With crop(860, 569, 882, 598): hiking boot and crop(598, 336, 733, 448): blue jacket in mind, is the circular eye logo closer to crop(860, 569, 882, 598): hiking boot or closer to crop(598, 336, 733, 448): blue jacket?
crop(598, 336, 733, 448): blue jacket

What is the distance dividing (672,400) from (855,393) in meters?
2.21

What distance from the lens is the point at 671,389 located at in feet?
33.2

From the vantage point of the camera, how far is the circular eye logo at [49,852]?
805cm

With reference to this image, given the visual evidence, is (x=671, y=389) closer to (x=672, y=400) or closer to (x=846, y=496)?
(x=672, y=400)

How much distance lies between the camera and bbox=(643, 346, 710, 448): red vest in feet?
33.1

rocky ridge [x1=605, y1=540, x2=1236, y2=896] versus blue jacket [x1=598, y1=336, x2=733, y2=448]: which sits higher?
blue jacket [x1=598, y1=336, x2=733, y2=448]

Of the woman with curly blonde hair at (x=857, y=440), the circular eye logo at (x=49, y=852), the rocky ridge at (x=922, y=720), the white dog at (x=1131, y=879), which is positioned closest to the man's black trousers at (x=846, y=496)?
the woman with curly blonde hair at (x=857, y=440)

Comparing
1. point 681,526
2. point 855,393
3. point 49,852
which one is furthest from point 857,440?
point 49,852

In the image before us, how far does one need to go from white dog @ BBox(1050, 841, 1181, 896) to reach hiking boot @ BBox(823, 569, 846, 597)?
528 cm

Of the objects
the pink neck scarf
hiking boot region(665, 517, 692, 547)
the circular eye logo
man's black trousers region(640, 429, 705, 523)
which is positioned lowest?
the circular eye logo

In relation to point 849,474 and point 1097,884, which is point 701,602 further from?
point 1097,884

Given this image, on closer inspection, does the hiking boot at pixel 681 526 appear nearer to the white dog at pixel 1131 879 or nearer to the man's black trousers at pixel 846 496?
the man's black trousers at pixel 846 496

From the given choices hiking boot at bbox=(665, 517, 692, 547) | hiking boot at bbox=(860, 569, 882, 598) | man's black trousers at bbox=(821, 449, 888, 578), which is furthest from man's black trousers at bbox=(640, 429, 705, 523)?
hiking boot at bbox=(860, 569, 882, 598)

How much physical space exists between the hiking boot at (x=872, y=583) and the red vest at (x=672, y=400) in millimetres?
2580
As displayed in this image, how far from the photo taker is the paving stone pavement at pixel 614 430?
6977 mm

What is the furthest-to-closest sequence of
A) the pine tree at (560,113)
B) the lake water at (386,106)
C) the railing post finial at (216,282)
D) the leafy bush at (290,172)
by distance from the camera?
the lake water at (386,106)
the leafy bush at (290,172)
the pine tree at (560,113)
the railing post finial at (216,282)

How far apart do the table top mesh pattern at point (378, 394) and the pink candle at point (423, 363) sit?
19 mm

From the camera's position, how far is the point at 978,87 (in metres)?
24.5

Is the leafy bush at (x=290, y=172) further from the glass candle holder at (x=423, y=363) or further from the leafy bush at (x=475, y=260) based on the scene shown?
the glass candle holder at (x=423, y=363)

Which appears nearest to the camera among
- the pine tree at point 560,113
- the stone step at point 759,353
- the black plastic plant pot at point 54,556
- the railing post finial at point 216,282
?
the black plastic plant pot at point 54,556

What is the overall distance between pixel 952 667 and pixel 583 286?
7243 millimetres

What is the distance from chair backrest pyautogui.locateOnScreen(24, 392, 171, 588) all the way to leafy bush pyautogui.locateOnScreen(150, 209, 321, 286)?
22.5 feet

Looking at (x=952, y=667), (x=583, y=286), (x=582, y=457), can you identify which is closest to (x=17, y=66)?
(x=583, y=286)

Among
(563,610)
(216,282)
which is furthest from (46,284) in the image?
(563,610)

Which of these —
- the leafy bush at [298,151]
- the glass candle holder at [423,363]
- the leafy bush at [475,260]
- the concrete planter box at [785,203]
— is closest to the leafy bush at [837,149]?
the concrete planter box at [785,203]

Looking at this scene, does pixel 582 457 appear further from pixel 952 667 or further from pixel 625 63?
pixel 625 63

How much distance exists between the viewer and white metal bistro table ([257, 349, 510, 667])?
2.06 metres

§ **Instruction**
Copy exactly the lines from the one containing "Which appears nearest to the camera among" through the last line of the records, both included, and nothing else.

§ **Final result**
Which appears nearest to the camera among
- the pine tree at point 560,113
- the stone step at point 759,353
- the black plastic plant pot at point 54,556
- the railing post finial at point 216,282
?
the black plastic plant pot at point 54,556

What is the overall distance between pixel 952 667 and pixel 583 286?
7243 millimetres

What is the distance from chair backrest pyautogui.locateOnScreen(24, 392, 171, 588) all the way to leafy bush pyautogui.locateOnScreen(150, 209, 321, 286)?
22.5 feet

Looking at (x=952, y=667), (x=583, y=286), (x=582, y=457), can you identify which is closest to (x=17, y=66)?
(x=583, y=286)

Among
(563,610)
(216,282)
which is furthest from (46,284) in the image?
(563,610)

Which of these —
- the leafy bush at [298,151]
- the glass candle holder at [423,363]
- the leafy bush at [475,260]
- the concrete planter box at [785,203]
— is closest to the leafy bush at [837,149]?
the concrete planter box at [785,203]

Looking at this scene, does pixel 582 457 appear further from pixel 952 667 or further from pixel 625 63?
pixel 625 63

How much distance exists between the viewer and white metal bistro table ([257, 349, 510, 667])?
2.06 metres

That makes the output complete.